YOUR INSTRUCTIONS:
Continue the commentary on possible black running mates for McCain, starting right after its final sentence.

GIVEN PASSAGE:

□ □ □

Colin Powell is a black who's never run for office but is widely, warmly
admired. But he's nearly as old as McCain, 71, and says he doesn't want the
job. After serving as the nation's top military commander and secretary of
state, Powell likely doesn't relish a pitcher-of-spit post. Powell may have
been as badly damaged as Rice by his association with the Iraq invasion. More
importantly, neo-conservatives still haven't forgiven Powell for not ousting
Saddam Hussein in the first Gulf War in 1991.
Hail Mary play Former Oklahoma quarterback and congressman J C Watts is a friend of
McCain. But he didn't make a lot of other pals in Washington during eight years
on Capitol Hill. Although he keeps his finger in politics as a pundit, Watts
seems more content to be in private sector. Even though he's just 50, there's a
sense that, eight years removed from his last campaign, Watts' time may have
passed.
Is there a black man out there who would firm up McCain's right flank, get love
from the Republican establishment, and, unlike Rice, at least potentially
appeal to African-Americans? Yes, and he's been hiding in plain sight since
1991.
At its heart, the vice presidential choice is a cynical, craven appeal to
voters. On one hand, the vice presidential nominee is supposed to be ready for
the presidency, and voters can even prefer the running mate to headliner. But
the presidential nominee absolutely, positively doesn't want the vice president
to become president. The Clintons raised the cynical art form to a new low in
recent days with their suggestions of Democratic frontrunner Barack Obama as
Hillary Clinton's running mate while questioning his fitness for the top job.
But when it comes to cynicism in politics featuring race, one name should leap
to mind: Clarence Thomas. Thomas is the porn-crazed office masher Poppy Bush
nominated to the Supreme Court when the nation's first black justice,
monumental civil right pioneer Thurgood Marshall, stepped down. Bush called
then 43-year-old Thomas "the most qualified candidate" - although the American
Bar Association denied him a "qualified" rating - and said race had nothing to
do with the appointment. (Any God worth his salt would have turned Bush into a
pillar of it then and there.) At the darkest moment of his confirmation
hearings, Thomas flung the race card onto the table, claiming sexual harassment
allegations against him were "a high-tech lynching of uppity blacks".

□ □ □

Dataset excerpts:
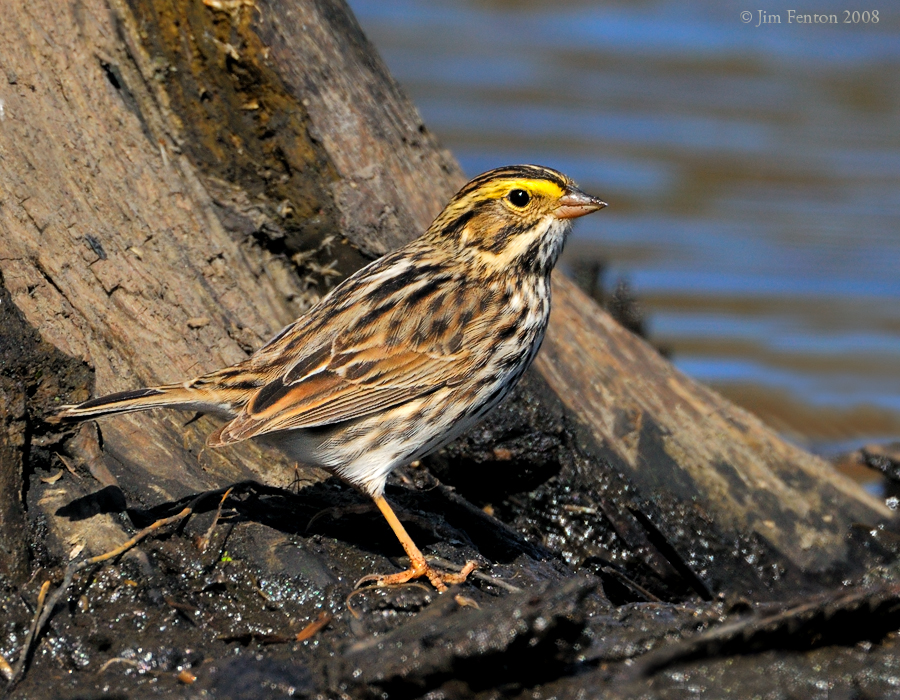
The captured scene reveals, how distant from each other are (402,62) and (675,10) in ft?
16.9

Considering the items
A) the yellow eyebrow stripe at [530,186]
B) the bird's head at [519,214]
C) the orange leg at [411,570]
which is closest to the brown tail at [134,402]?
the orange leg at [411,570]

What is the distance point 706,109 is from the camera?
1816 cm

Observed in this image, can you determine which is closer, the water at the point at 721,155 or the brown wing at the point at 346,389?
the brown wing at the point at 346,389

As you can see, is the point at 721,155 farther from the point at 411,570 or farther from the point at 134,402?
the point at 134,402

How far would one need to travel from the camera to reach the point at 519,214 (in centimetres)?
647

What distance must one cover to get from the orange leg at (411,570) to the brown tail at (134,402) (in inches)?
39.4

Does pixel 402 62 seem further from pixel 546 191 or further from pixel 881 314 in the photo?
pixel 546 191

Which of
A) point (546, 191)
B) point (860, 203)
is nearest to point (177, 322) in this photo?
point (546, 191)

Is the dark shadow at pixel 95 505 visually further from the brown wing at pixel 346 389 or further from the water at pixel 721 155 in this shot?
the water at pixel 721 155

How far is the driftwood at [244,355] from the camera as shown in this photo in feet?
16.4

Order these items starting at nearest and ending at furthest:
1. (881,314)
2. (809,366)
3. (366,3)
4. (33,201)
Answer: (33,201), (809,366), (881,314), (366,3)

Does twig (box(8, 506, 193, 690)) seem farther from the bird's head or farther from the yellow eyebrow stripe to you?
the yellow eyebrow stripe

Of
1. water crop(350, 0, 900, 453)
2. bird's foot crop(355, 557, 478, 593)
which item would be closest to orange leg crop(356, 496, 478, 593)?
bird's foot crop(355, 557, 478, 593)

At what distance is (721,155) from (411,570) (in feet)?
41.3
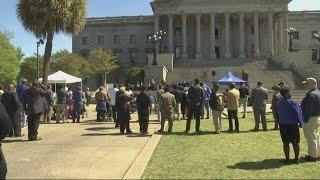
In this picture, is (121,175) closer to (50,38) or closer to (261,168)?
(261,168)

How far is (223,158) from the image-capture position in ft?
45.0

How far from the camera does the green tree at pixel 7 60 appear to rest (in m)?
80.3

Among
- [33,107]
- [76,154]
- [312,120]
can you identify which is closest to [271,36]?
[33,107]

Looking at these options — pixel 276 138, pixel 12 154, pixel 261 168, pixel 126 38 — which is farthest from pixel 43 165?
pixel 126 38

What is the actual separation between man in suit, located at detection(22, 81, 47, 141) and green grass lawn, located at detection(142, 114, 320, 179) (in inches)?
166

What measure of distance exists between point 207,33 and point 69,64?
26578mm

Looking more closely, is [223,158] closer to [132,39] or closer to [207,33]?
[207,33]

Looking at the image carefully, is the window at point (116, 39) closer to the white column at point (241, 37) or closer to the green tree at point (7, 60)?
the green tree at point (7, 60)

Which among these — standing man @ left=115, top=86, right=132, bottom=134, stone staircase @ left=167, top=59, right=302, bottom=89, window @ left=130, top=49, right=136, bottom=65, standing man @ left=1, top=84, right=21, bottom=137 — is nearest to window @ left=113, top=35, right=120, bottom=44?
window @ left=130, top=49, right=136, bottom=65

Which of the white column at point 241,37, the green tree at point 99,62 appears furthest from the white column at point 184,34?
the green tree at point 99,62

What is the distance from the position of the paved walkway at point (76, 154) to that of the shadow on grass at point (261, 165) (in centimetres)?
226

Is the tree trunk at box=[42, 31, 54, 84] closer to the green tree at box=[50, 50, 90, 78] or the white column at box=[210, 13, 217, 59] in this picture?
the green tree at box=[50, 50, 90, 78]

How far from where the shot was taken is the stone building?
9000cm

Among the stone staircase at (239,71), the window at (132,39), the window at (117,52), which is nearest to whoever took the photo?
the stone staircase at (239,71)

□ □ □

ANSWER TO THIS TASK:
When I first imagined Thomas as a vice presidential nominee, I thought he'd
lend McCain's ticket symbolism, a bit of ideological and racial
counterbalancing, while secreting himself in chambers. But this weekend, by
chance I caught Thomas' 60 Minutes interview from last September and saw
how Thomas has honed his oratory since those confirmation hearings.
Thomas, beneficiary of racial preferences, makes an articulate, superficially
compelling argument about why he wants to close those doors to other minority
members. Thomas claims from his perch on the Supreme Court - where his vote,
among other things, decided the 2000 presidential election - that those
preferences never helped him. Rice suffers from the same delusion, but she
can't express it with the narrative of scrabbling in the swamps of Georgia and
a freedman's plot in Savannah that Thomas can. He would be an asset on the
campaign trail.
But the most cynical part of putting Thomas on the ticket is perhaps the most
appealing to Republican grandees. As a sitting Supreme Court Justice, appointed
for life and virtually untouchable, Thomas would have to be nuts to trade that
job for the vice presidency. But that doesn't mean he can't run for the office
while keeping his Supreme Court seat. It's possible that he could serve as vice
president and a Supreme Court justice at the same time, but the simpler
solution would be to resign as vice president if he's elected.
Trent Lott won re-election to a six-year term as Mississippi senator, but
resigned a year later to become a lobbyist. Thomas would simply be setting the
clock further ahead. Thomas' resignation in November would let McCain pick from
a large field of Republican worthies likely to be out of work after the
November vote. A pitcher of spit that's a heartbeat from the presidency looks
pretty good if you're unemployed.
Former broadcast news producer Muhammad Cohen told America’s
story to the world as a US diplomat and is author of
Hong Kong On Air (www.hongkongonair.com),
a novel set during the 1997 handover about television news, love, betrayal,
high finance and cheap lingerie.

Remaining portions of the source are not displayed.